Simple QuaRot proof of concept. #407

Open sgsdxzy opened 2 months ago

sgsdxzy commented 2 months ago

How to enable QuaRot for weight quantization:

  1. install AutoQuarot pip install git+https://github.com/sgsdxzy/AutoQuarot.git
  2. convert the fp16 model to quarot weights
    
    import transformers
    import auto_quarot

model = transformers.AutoModelForCausalLM.from_pretrained(model_path, torch_dtype=torch.float16) qrmodel = auto_quarot.AutoQuarotForForCausalLM.from_transformers(model) qrmodel.fuse_layer_norms() qrmodel.rotate_model("hadamard", device=0) qrmodel.model.save_pretrained(rotated_model_path)


3. use exllamav2 to quantize/run the rotated model, it will be recognized automatically.
Ph0rk0z commented 2 months ago

Are the quants limited to 4bit only? Do they get smaller compared to quantizing the regular model? I know the paper said they lose some PPL. This might be helpful for all the huge models released now if so.

sgsdxzy commented 2 months ago

No you can use any quant (AutoGPTQ, AutoAWQ, exl2) with any bpw for weights, after the rotation the models weights still keep their original shape but should be smoother with less outliers. The problem is that the ppl doesn't seem to improve for exl2 quants.

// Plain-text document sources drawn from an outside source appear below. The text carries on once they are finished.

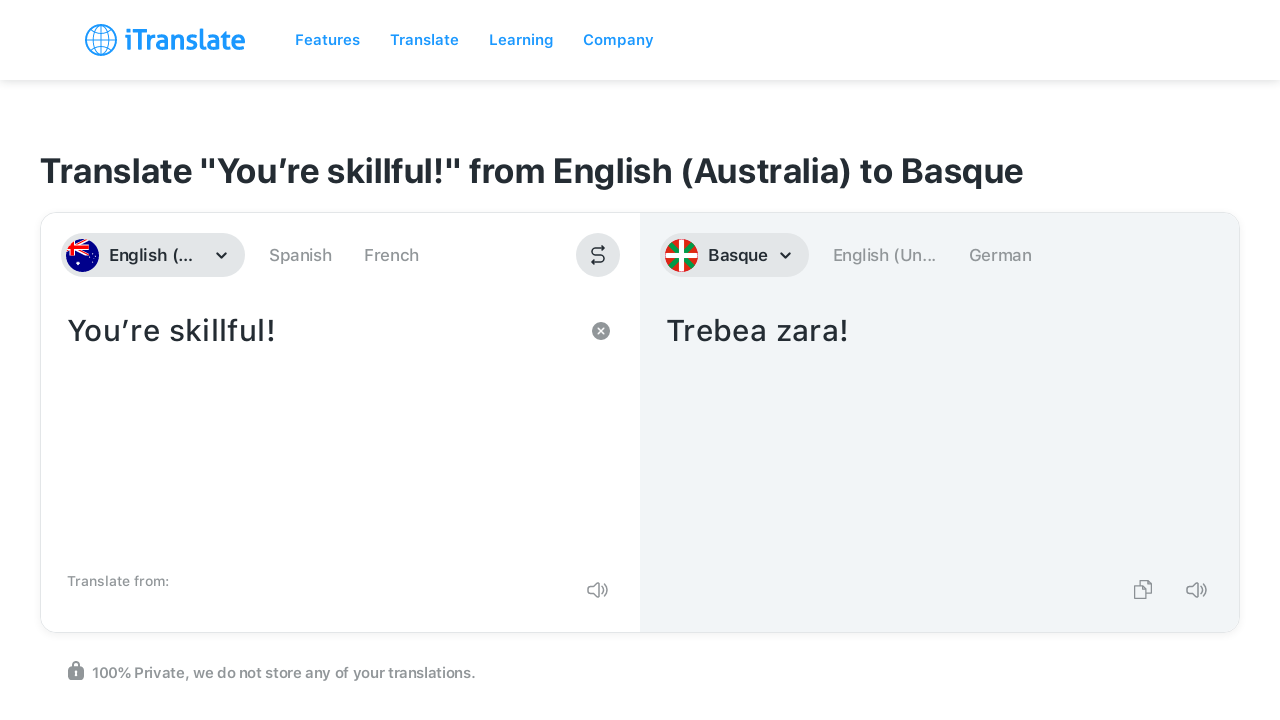

--- FILE ---
content_type: image/svg+xml
request_url: https://itranslate-webapp-production.web.app/images/eu.svg
body_size: -2
content:
<?xml version="1.0" encoding="UTF-8"?>
<svg width="180px" height="180px" viewBox="0 0 180 180" version="1.1" xmlns="http://www.w3.org/2000/svg" xmlns:xlink="http://www.w3.org/1999/xlink">
    <!-- Generator: Sketch 61 (89581) - https://sketch.com -->
    <title>Overrides/Languages/eu</title>
    <desc>Created with Sketch.</desc>
    <defs>
        <circle id="path-1" cx="90" cy="90" r="90"></circle>
    </defs>
    <g id="Overrides/Languages/eu" stroke="none" stroke-width="1" fill="none" fill-rule="evenodd">
        <g id="eu">
            <mask id="mask-2" fill="white">
                <use xlink:href="#path-1"></use>
            </mask>
            <use id="Mask" fill="#DE2910" xlink:href="#path-1"></use>
            <g id="Shapes" mask="url(#mask-2)">
                <line x1="90" y1="0" x2="90" y2="180" id="Shape" stroke="#FFFFFF" stroke-width="27.6428571" fill="#000000"></line>
                <line x1="0" y1="90" x2="180" y2="90" id="Path" stroke="#FFFFFF" stroke-width="27.6428571" fill="#000000"></line>
                <g id="Overrides/Options/Outlines/eu" stroke="#DF0B37" stroke-width="3">
                    <circle id="Outline" cx="90" cy="90" r="88.5"></circle>
                </g>
                <line x1="0" y1="0" x2="180" y2="180" id="Shape" stroke="#009B48" stroke-width="27.6428571" fill="#000000"></line>
                <line x1="180" y1="0" x2="0" y2="180" id="Path" stroke="#009B48" stroke-width="27.6428571" fill="#000000"></line>
                <line x1="90" y1="10" x2="90" y2="170" id="Shape" stroke="#FFFFFF" stroke-width="27.6428571" fill="#000000"></line>
                <line x1="10" y1="90" x2="170" y2="90" id="Path" stroke="#FFFFFF" stroke-width="27.6428571" fill="#000000"></line>
            </g>
        </g>
    </g>
</svg>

It does improve a bit for AutoGPTQ.

sgsdxzy commented 2 months ago

QuaRot of weights does not consistently improve ppl for exl2 quants. QuaRot of kv cache improves ppl for fp8/q4 kv cache.

turboderp commented 2 months ago

Funnily enough I was just working on that. Fused it into the realtime quantization kernels though.